— Begin TEXT TO READ —

If a and b are different positive primes such that$ (a+b)^{-1}\left(a^{-1}+b^{-1}\right)=a^{x} b^{y} $, find $ x+y+2 . $
Given:
a and b are different positive primes such that
\( (a+b)^{-1}\left(a^{-1}+b^{-1}\right)=a^{x} b^{y} \).
To do:
We have to find \( x+y+2 . \)

— End TEXT TO READ —

> **PROMPT A**
Summarize the problem about the primes a and b above in two sentences.
> **PROMPT B**
Pick up the problem about the primes a and b from its last line and carry it forward.

— Begin GIVEN INFORMATION —

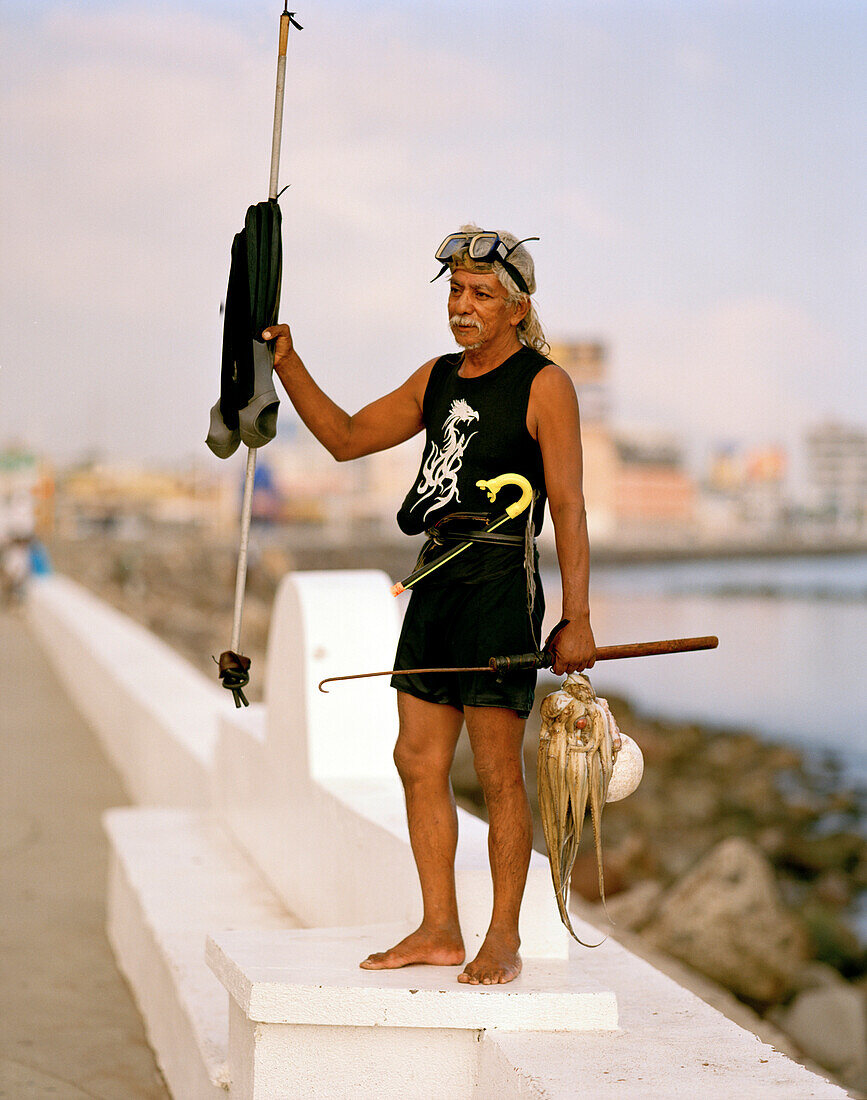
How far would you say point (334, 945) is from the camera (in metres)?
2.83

— End GIVEN INFORMATION —
— Begin GIVEN INFORMATION —

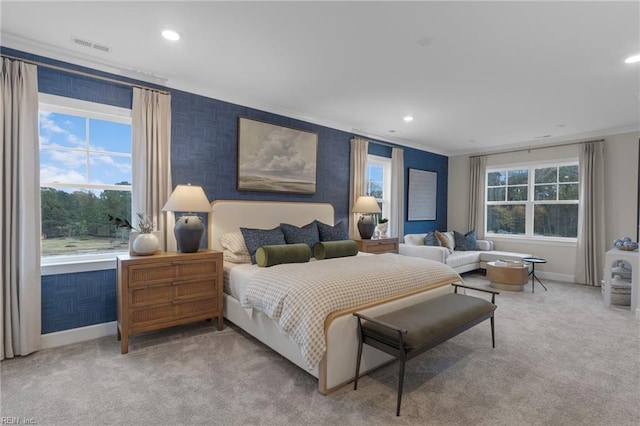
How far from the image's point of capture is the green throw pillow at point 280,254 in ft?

— End GIVEN INFORMATION —
— Begin GIVEN INFORMATION —

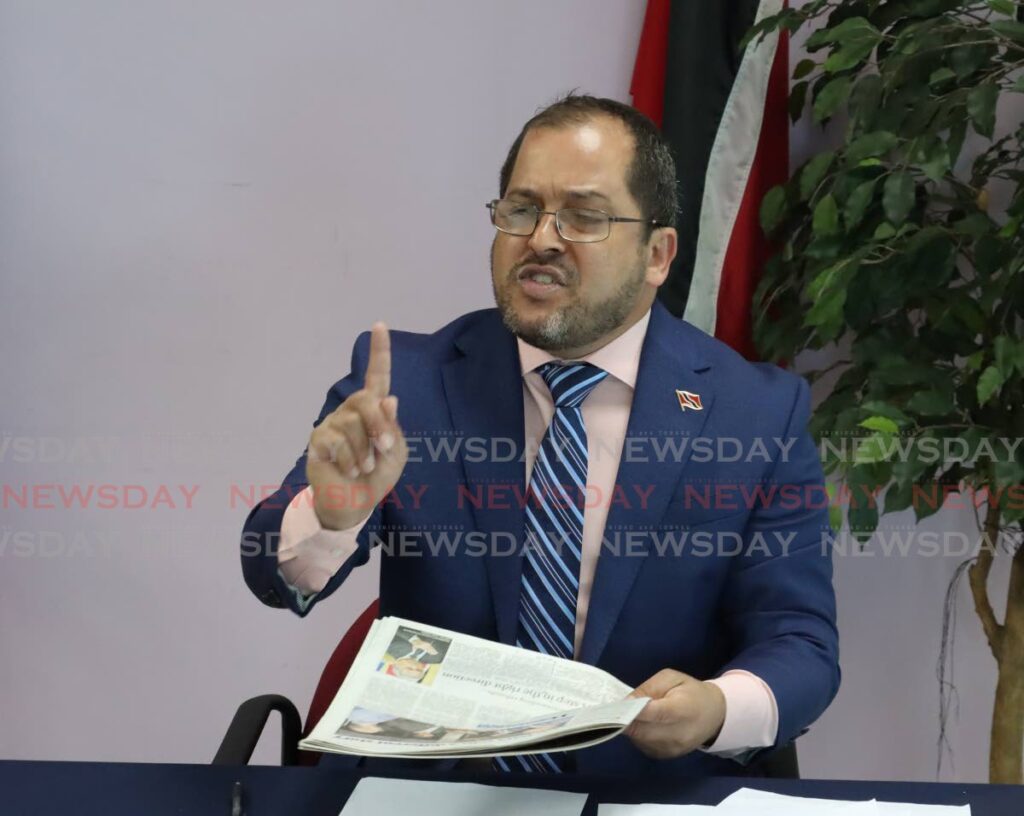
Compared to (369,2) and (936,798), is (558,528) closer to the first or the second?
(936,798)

— End GIVEN INFORMATION —

> **RIGHT ANSWER A**
The problem states that a and b are different positive primes satisfying (a+b)^(-1)(a^(-1)+b^(-1)) = a^x b^y. It asks for the value of x+y+2.

> **RIGHT ANSWER B**
Solution:
We know that,
$(a^{m})^{n}=a^{m n}$
$a^{m} \times a^{n}=a^{m+n}$
$a^{m} \div a^{n}=a^{m-n}$
$a^{0}=1$
Therefore,
$(a+b)^{-1} (a^{-1}+b^{-1})=a^{x} b^{y}$
$(a+b)^{-1} (\frac{1}{a}+\frac{1}{b})=a^{x} b^{y}$
$\frac{1}{a+b} \times \frac{b+a}{a b}=a^{x} b^{y}$
$\frac{1}{a b}=a^{x} b^{y}$
$a^{-1} b^{-1}=a^{x} b^{y}$
Comparing both sides, we get,
$x=-1$ and $y=-1$
Therefore,
$x+y+2=-1-1+2$
$=0$
The value of $x+y+2$ is $0$.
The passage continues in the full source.